**DATA FOR THE TASK**
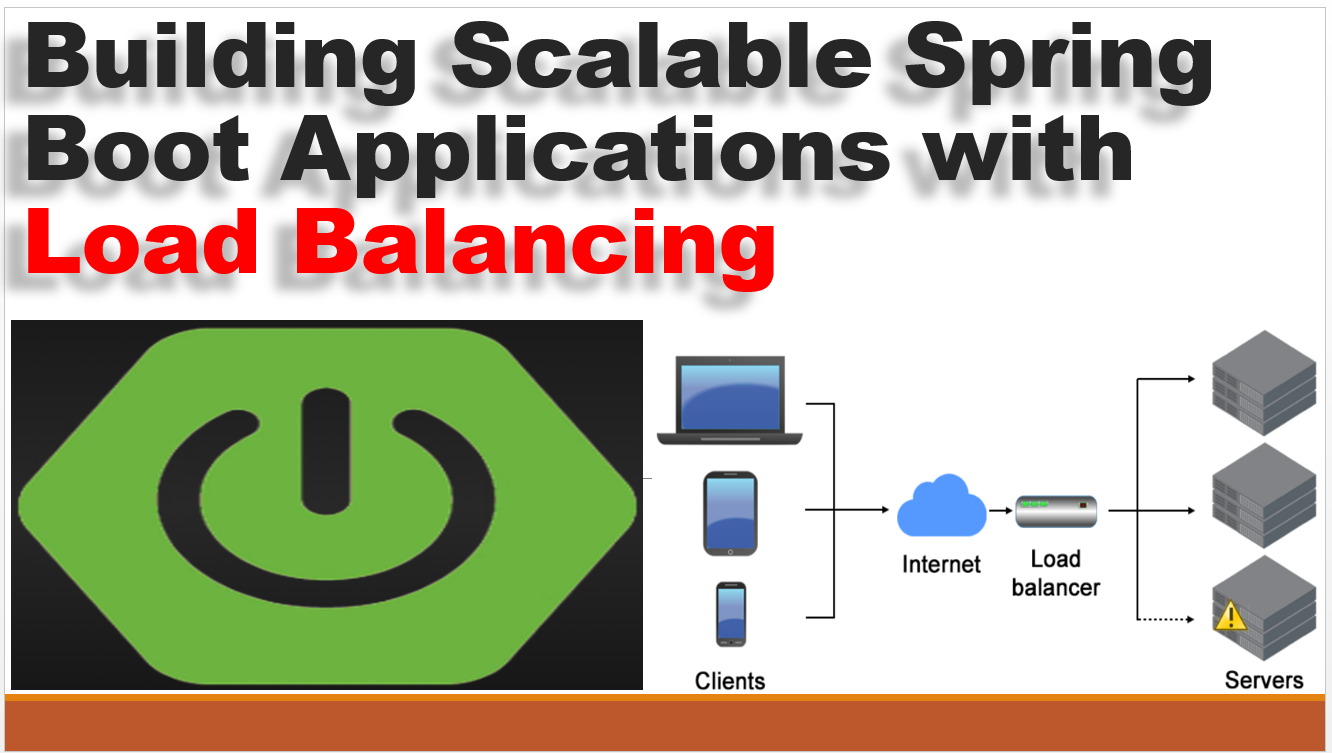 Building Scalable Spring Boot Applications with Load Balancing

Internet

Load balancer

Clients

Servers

--

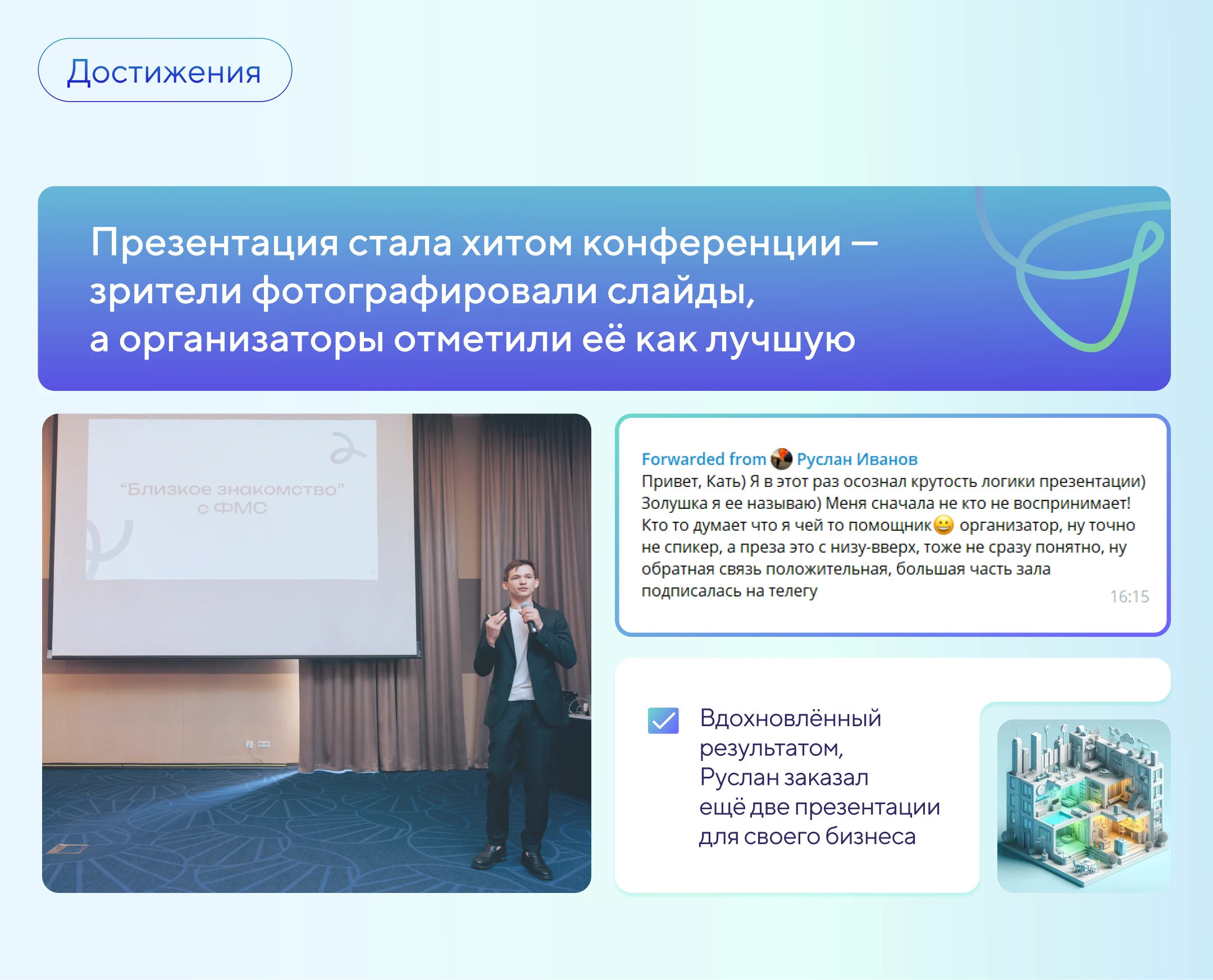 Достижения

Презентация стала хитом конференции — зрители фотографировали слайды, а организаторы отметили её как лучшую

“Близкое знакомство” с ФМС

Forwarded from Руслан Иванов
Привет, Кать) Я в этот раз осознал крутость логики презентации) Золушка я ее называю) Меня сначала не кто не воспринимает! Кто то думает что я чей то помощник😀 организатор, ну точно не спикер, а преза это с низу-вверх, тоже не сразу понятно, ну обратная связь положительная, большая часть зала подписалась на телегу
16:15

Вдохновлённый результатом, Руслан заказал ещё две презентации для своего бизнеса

**TASK OBJECTIVE**
In the material above, which lines contain "презентации"? Copy each of them.

**YOUR SOLUTION**
Привет, Кать) Я в этот раз осознал крутость логики презентации) Золушка я ее называю) Меня сначала не кто не воспринимает! Кто то думает что я чей то помощник😀 организатор, ну точно не спикер, а преза это с низу-вверх, тоже не сразу понятно, ну обратная связь положительная, большая часть зала подписалась на телегу
Вдохновлённый результатом, Руслан заказал ещё две презентации для своего бизнеса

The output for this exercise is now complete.